The Final Collapse
A narcissist doesn’t live in the same reality as everyone else. They live inside a story, sort of, that they have written, directed, and starred in. And in that story, they’re always the hero, the genius, the victim, or, worst, the savior, whatever gets them the most attention and control. Their ego isn’t just inflated. It is engineered, built brick by brick to protect the fragile, shame-filled core they buried long, long ago.
But the catch is that reality only works as long as everyone else agrees to play their role. The moment people stop playing along, for example, when partners leave, when children grow up and see through the lies, like I did, when coworkers stop tolerating the behavior, the whole structure starts to fall apart.

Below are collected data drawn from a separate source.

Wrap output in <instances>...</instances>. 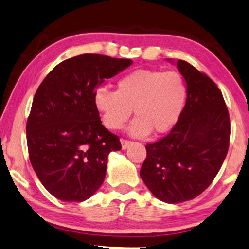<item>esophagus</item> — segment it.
Wrapping results in <instances>:
<instances>
[{
    "label": "esophagus",
    "instance_id": "34e87169",
    "mask_svg": "<svg viewBox=\"0 0 249 249\" xmlns=\"http://www.w3.org/2000/svg\"><path fill=\"white\" fill-rule=\"evenodd\" d=\"M120 142H121V146H122V149H127V148H128V147H129V146H130V145H131V143H132V142H130V140H127V139H124V138H122V139L120 140Z\"/></svg>",
    "mask_w": 249,
    "mask_h": 249
}]
</instances>
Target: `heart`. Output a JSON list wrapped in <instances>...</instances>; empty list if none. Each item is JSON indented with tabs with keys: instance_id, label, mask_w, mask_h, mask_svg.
I'll use <instances>...</instances> for the list:
<instances>
[{
	"instance_id": "heart-1",
	"label": "heart",
	"mask_w": 249,
	"mask_h": 249,
	"mask_svg": "<svg viewBox=\"0 0 249 249\" xmlns=\"http://www.w3.org/2000/svg\"><path fill=\"white\" fill-rule=\"evenodd\" d=\"M187 85L178 71L137 70L117 82L116 92L96 89L94 103L103 124L119 130L131 117H137L129 132L136 137L167 132L178 124L187 100Z\"/></svg>"
}]
</instances>
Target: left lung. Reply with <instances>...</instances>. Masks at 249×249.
<instances>
[{
	"mask_svg": "<svg viewBox=\"0 0 249 249\" xmlns=\"http://www.w3.org/2000/svg\"><path fill=\"white\" fill-rule=\"evenodd\" d=\"M176 64L186 81V106L167 136L146 145L140 168L146 186L166 203L192 200L208 189L230 139L229 112L217 84L185 60Z\"/></svg>",
	"mask_w": 249,
	"mask_h": 249,
	"instance_id": "8db88e82",
	"label": "left lung"
}]
</instances>
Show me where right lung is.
Masks as SVG:
<instances>
[{
  "mask_svg": "<svg viewBox=\"0 0 249 249\" xmlns=\"http://www.w3.org/2000/svg\"><path fill=\"white\" fill-rule=\"evenodd\" d=\"M131 64L96 53L71 57L57 65L36 92L27 121L29 158L57 199L82 202L102 185L107 156L121 143L101 122L95 89Z\"/></svg>",
  "mask_w": 249,
  "mask_h": 249,
  "instance_id": "obj_1",
  "label": "right lung"
}]
</instances>
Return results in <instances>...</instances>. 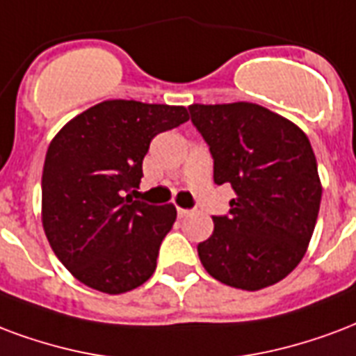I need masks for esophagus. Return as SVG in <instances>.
Here are the masks:
<instances>
[{"label":"esophagus","instance_id":"34e87169","mask_svg":"<svg viewBox=\"0 0 356 356\" xmlns=\"http://www.w3.org/2000/svg\"><path fill=\"white\" fill-rule=\"evenodd\" d=\"M177 213H179V217L183 218V217H188L191 215V209H185V207H177Z\"/></svg>","mask_w":356,"mask_h":356}]
</instances>
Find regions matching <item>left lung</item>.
I'll list each match as a JSON object with an SVG mask.
<instances>
[{"label":"left lung","mask_w":356,"mask_h":356,"mask_svg":"<svg viewBox=\"0 0 356 356\" xmlns=\"http://www.w3.org/2000/svg\"><path fill=\"white\" fill-rule=\"evenodd\" d=\"M230 185L228 217L198 245L205 272L241 291L275 285L300 264L315 230L323 185L312 143L289 118L249 102L188 107Z\"/></svg>","instance_id":"8db88e82"}]
</instances>
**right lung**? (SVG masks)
Listing matches in <instances>:
<instances>
[{"label":"right lung","mask_w":356,"mask_h":356,"mask_svg":"<svg viewBox=\"0 0 356 356\" xmlns=\"http://www.w3.org/2000/svg\"><path fill=\"white\" fill-rule=\"evenodd\" d=\"M188 120L183 105L107 99L58 131L44 156L41 220L58 260L83 285L122 294L156 270L173 204L131 200L152 138Z\"/></svg>","instance_id":"add662e5"}]
</instances>
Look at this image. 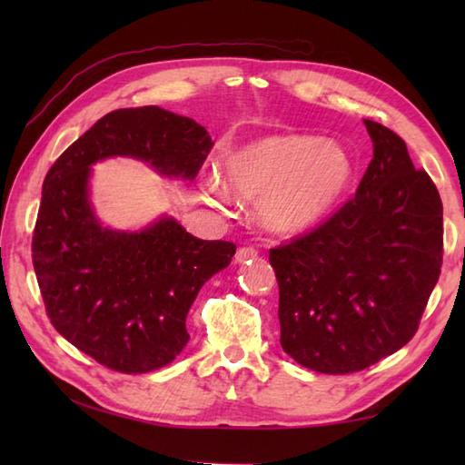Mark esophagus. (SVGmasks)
Wrapping results in <instances>:
<instances>
[{
	"mask_svg": "<svg viewBox=\"0 0 465 465\" xmlns=\"http://www.w3.org/2000/svg\"><path fill=\"white\" fill-rule=\"evenodd\" d=\"M255 258H258V250H253V248H240L238 252H235V262L238 263L252 262Z\"/></svg>",
	"mask_w": 465,
	"mask_h": 465,
	"instance_id": "obj_1",
	"label": "esophagus"
}]
</instances>
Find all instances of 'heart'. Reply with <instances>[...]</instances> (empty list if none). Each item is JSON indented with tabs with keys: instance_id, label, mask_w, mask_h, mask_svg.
<instances>
[{
	"instance_id": "1",
	"label": "heart",
	"mask_w": 465,
	"mask_h": 465,
	"mask_svg": "<svg viewBox=\"0 0 465 465\" xmlns=\"http://www.w3.org/2000/svg\"><path fill=\"white\" fill-rule=\"evenodd\" d=\"M351 177L353 162L343 145L300 134L262 137L223 162L227 187L242 200H260L262 223L280 235L313 230L348 192ZM227 187L210 177L205 192L223 203Z\"/></svg>"
}]
</instances>
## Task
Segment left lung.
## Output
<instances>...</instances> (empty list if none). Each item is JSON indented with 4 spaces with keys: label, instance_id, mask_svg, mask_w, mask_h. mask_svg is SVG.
<instances>
[{
    "label": "left lung",
    "instance_id": "left-lung-1",
    "mask_svg": "<svg viewBox=\"0 0 465 465\" xmlns=\"http://www.w3.org/2000/svg\"><path fill=\"white\" fill-rule=\"evenodd\" d=\"M373 157L353 200L318 230L270 250L280 343L320 373L370 368L418 331L443 258V207L406 142L363 120Z\"/></svg>",
    "mask_w": 465,
    "mask_h": 465
}]
</instances>
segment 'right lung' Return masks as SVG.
Instances as JSON below:
<instances>
[{"instance_id":"add662e5","label":"right lung","mask_w":465,"mask_h":465,"mask_svg":"<svg viewBox=\"0 0 465 465\" xmlns=\"http://www.w3.org/2000/svg\"><path fill=\"white\" fill-rule=\"evenodd\" d=\"M212 137L157 105L97 120L47 172L34 232V270L54 328L105 368L147 373L173 361L202 285L230 265L232 242H205L172 215L114 230L95 215L92 165L132 157L167 180L193 182Z\"/></svg>"}]
</instances>
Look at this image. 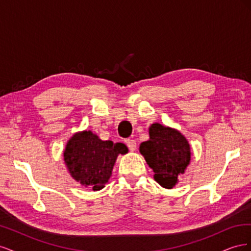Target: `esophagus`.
Instances as JSON below:
<instances>
[{"instance_id":"obj_1","label":"esophagus","mask_w":251,"mask_h":251,"mask_svg":"<svg viewBox=\"0 0 251 251\" xmlns=\"http://www.w3.org/2000/svg\"><path fill=\"white\" fill-rule=\"evenodd\" d=\"M126 147L128 148V150L132 151H135L136 147H137V143H136V141L134 139H126Z\"/></svg>"}]
</instances>
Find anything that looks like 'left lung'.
Instances as JSON below:
<instances>
[{
	"label": "left lung",
	"instance_id": "left-lung-1",
	"mask_svg": "<svg viewBox=\"0 0 251 251\" xmlns=\"http://www.w3.org/2000/svg\"><path fill=\"white\" fill-rule=\"evenodd\" d=\"M149 134L150 139L140 144V153L155 173L158 183L173 188L191 161L189 143L179 131L160 124L151 125Z\"/></svg>",
	"mask_w": 251,
	"mask_h": 251
}]
</instances>
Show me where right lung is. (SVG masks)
<instances>
[{
  "label": "right lung",
  "instance_id": "add662e5",
  "mask_svg": "<svg viewBox=\"0 0 251 251\" xmlns=\"http://www.w3.org/2000/svg\"><path fill=\"white\" fill-rule=\"evenodd\" d=\"M124 143L102 141L91 131L75 133L66 144L64 160L74 180L100 191L108 183L117 156L127 153Z\"/></svg>",
  "mask_w": 251,
  "mask_h": 251
}]
</instances>
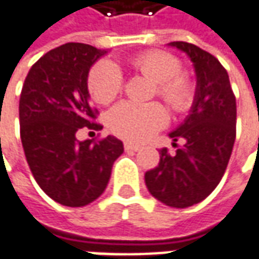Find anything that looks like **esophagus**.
Segmentation results:
<instances>
[{
    "label": "esophagus",
    "instance_id": "esophagus-1",
    "mask_svg": "<svg viewBox=\"0 0 259 259\" xmlns=\"http://www.w3.org/2000/svg\"><path fill=\"white\" fill-rule=\"evenodd\" d=\"M124 150H126V152H138V150H140V146L126 142V143H124Z\"/></svg>",
    "mask_w": 259,
    "mask_h": 259
}]
</instances>
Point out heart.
<instances>
[{
    "label": "heart",
    "mask_w": 259,
    "mask_h": 259,
    "mask_svg": "<svg viewBox=\"0 0 259 259\" xmlns=\"http://www.w3.org/2000/svg\"><path fill=\"white\" fill-rule=\"evenodd\" d=\"M130 67L155 83V93L175 112L189 109L193 99V85L181 74V63L163 51H149L130 58ZM89 92L100 104L112 103L121 90V74L110 61L97 63L89 73ZM167 123L166 109L156 102L119 103L107 116L109 129L129 142H143Z\"/></svg>",
    "instance_id": "heart-1"
}]
</instances>
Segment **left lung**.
<instances>
[{
    "label": "left lung",
    "instance_id": "1",
    "mask_svg": "<svg viewBox=\"0 0 259 259\" xmlns=\"http://www.w3.org/2000/svg\"><path fill=\"white\" fill-rule=\"evenodd\" d=\"M167 46L191 58L196 89L189 114L169 133L174 145L183 146L170 155L160 150L159 165L145 175L150 195L172 208L199 203L218 186L235 142L236 102L225 68L208 51L189 42Z\"/></svg>",
    "mask_w": 259,
    "mask_h": 259
}]
</instances>
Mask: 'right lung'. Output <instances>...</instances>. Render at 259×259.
I'll use <instances>...</instances> for the list:
<instances>
[{"mask_svg": "<svg viewBox=\"0 0 259 259\" xmlns=\"http://www.w3.org/2000/svg\"><path fill=\"white\" fill-rule=\"evenodd\" d=\"M107 54L81 42L51 50L25 77L20 97V132L32 176L53 201L64 206H85L102 195L114 160L123 153L121 140L109 135L97 143L77 140L81 127L93 123L89 71Z\"/></svg>", "mask_w": 259, "mask_h": 259, "instance_id": "add662e5", "label": "right lung"}]
</instances>
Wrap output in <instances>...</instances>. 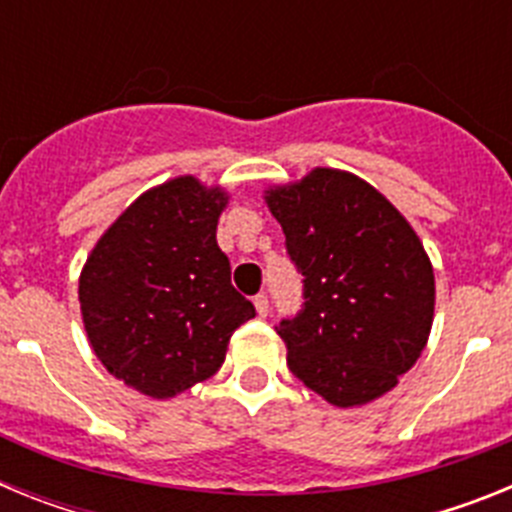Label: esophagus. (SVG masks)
Segmentation results:
<instances>
[{"label":"esophagus","instance_id":"1","mask_svg":"<svg viewBox=\"0 0 512 512\" xmlns=\"http://www.w3.org/2000/svg\"><path fill=\"white\" fill-rule=\"evenodd\" d=\"M253 305H256V312H259L261 318H264L266 312H269V297L256 295V297H253Z\"/></svg>","mask_w":512,"mask_h":512}]
</instances>
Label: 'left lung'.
<instances>
[{"label": "left lung", "mask_w": 512, "mask_h": 512, "mask_svg": "<svg viewBox=\"0 0 512 512\" xmlns=\"http://www.w3.org/2000/svg\"><path fill=\"white\" fill-rule=\"evenodd\" d=\"M302 274L282 318L292 374L338 408L384 395L418 361L433 323L431 261L408 220L359 176L315 169L266 194Z\"/></svg>", "instance_id": "left-lung-1"}]
</instances>
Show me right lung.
<instances>
[{"label": "right lung", "instance_id": "right-lung-1", "mask_svg": "<svg viewBox=\"0 0 512 512\" xmlns=\"http://www.w3.org/2000/svg\"><path fill=\"white\" fill-rule=\"evenodd\" d=\"M220 189L179 176L151 189L99 238L79 279L97 359L164 400L212 377L238 325L256 315L215 241Z\"/></svg>", "mask_w": 512, "mask_h": 512}]
</instances>
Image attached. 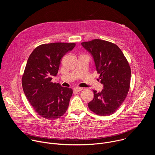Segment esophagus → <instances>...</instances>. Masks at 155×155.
I'll list each match as a JSON object with an SVG mask.
<instances>
[{
	"label": "esophagus",
	"instance_id": "esophagus-1",
	"mask_svg": "<svg viewBox=\"0 0 155 155\" xmlns=\"http://www.w3.org/2000/svg\"><path fill=\"white\" fill-rule=\"evenodd\" d=\"M74 90L75 91H76V92H80L81 90H83V88L82 87H74Z\"/></svg>",
	"mask_w": 155,
	"mask_h": 155
}]
</instances>
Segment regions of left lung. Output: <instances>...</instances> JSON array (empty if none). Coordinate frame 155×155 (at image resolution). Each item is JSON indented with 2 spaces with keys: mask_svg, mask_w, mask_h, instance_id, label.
<instances>
[{
  "mask_svg": "<svg viewBox=\"0 0 155 155\" xmlns=\"http://www.w3.org/2000/svg\"><path fill=\"white\" fill-rule=\"evenodd\" d=\"M93 58L96 71L104 84L101 92L93 90L94 97L88 107L97 115L113 114L127 96L131 71L120 48L114 43L94 39L81 43Z\"/></svg>",
  "mask_w": 155,
  "mask_h": 155,
  "instance_id": "obj_1",
  "label": "left lung"
}]
</instances>
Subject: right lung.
<instances>
[{
	"label": "right lung",
	"mask_w": 155,
	"mask_h": 155,
	"mask_svg": "<svg viewBox=\"0 0 155 155\" xmlns=\"http://www.w3.org/2000/svg\"><path fill=\"white\" fill-rule=\"evenodd\" d=\"M75 46L74 43L43 44L34 49L28 59L22 86L35 112L44 118L57 119L69 107L72 90L51 81L58 72L62 58Z\"/></svg>",
	"instance_id": "1"
}]
</instances>
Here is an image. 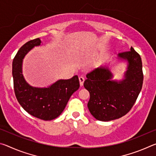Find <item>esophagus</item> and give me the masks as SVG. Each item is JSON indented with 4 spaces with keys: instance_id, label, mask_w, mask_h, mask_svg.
Segmentation results:
<instances>
[{
    "instance_id": "1",
    "label": "esophagus",
    "mask_w": 156,
    "mask_h": 156,
    "mask_svg": "<svg viewBox=\"0 0 156 156\" xmlns=\"http://www.w3.org/2000/svg\"><path fill=\"white\" fill-rule=\"evenodd\" d=\"M79 81H80V86H83L84 82V78L83 77V76H80V77H79Z\"/></svg>"
}]
</instances>
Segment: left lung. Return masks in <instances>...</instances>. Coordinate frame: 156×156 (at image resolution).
I'll use <instances>...</instances> for the list:
<instances>
[{
	"instance_id": "1",
	"label": "left lung",
	"mask_w": 156,
	"mask_h": 156,
	"mask_svg": "<svg viewBox=\"0 0 156 156\" xmlns=\"http://www.w3.org/2000/svg\"><path fill=\"white\" fill-rule=\"evenodd\" d=\"M128 62L125 79L112 80L107 67L96 68L87 74L84 87L90 94L87 107L91 114L100 121L118 119L126 115L135 104L143 83L141 57L133 47L118 54Z\"/></svg>"
}]
</instances>
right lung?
I'll return each mask as SVG.
<instances>
[{"mask_svg": "<svg viewBox=\"0 0 156 156\" xmlns=\"http://www.w3.org/2000/svg\"><path fill=\"white\" fill-rule=\"evenodd\" d=\"M41 43L40 38L28 41L20 47L12 62V76L16 97L30 115L43 120H51L61 114L72 95L80 87L78 76L59 80L47 88L33 87L25 81L22 63L25 55Z\"/></svg>", "mask_w": 156, "mask_h": 156, "instance_id": "obj_1", "label": "right lung"}]
</instances>
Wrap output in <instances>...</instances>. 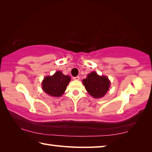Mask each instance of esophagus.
Listing matches in <instances>:
<instances>
[{
  "label": "esophagus",
  "mask_w": 152,
  "mask_h": 152,
  "mask_svg": "<svg viewBox=\"0 0 152 152\" xmlns=\"http://www.w3.org/2000/svg\"><path fill=\"white\" fill-rule=\"evenodd\" d=\"M73 79H74V80H80V77H79V76L73 77Z\"/></svg>",
  "instance_id": "34e87169"
}]
</instances>
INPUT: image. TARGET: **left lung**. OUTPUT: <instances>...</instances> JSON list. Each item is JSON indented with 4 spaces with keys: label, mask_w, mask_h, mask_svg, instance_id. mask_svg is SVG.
Instances as JSON below:
<instances>
[{
    "label": "left lung",
    "mask_w": 152,
    "mask_h": 152,
    "mask_svg": "<svg viewBox=\"0 0 152 152\" xmlns=\"http://www.w3.org/2000/svg\"><path fill=\"white\" fill-rule=\"evenodd\" d=\"M86 90L94 98H102L109 90L110 82L106 76H99L96 72L88 74L87 78L82 80Z\"/></svg>",
    "instance_id": "8db88e82"
}]
</instances>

And when that happens, it does not just feel like rejection. It feels like reality itself is betraying them. The narcissist starts losing the ability to tell what is real and what’s constructed. The lies they have told for years, even to themselves, start clashing with the facts they cannot control.
So they start questioning their narrative, but not with insight or humility, with confusion and panic. “Why is everyone turning against me? Why is the world so unfair? Why is this happening to me?” They do not think, “Maybe I did something wrong.
Maybe I did it to myself.” They think, “How dare they?” And that is where the ego begins to crack. The grand story they built the perfect parent, the loving partner, the brilliant success, the innocent victim, the innocent predator it no longer holds. It doesn’t stand up to reality. And reality is merciless. This collapse is beyond psychological. It’s spiritual.
The narcissist begins to feel like a ghost inside their own body. They die before death. They do not recognize who they are anymore because who they were was never real to begin with. It was a mask that worked, and now it is not.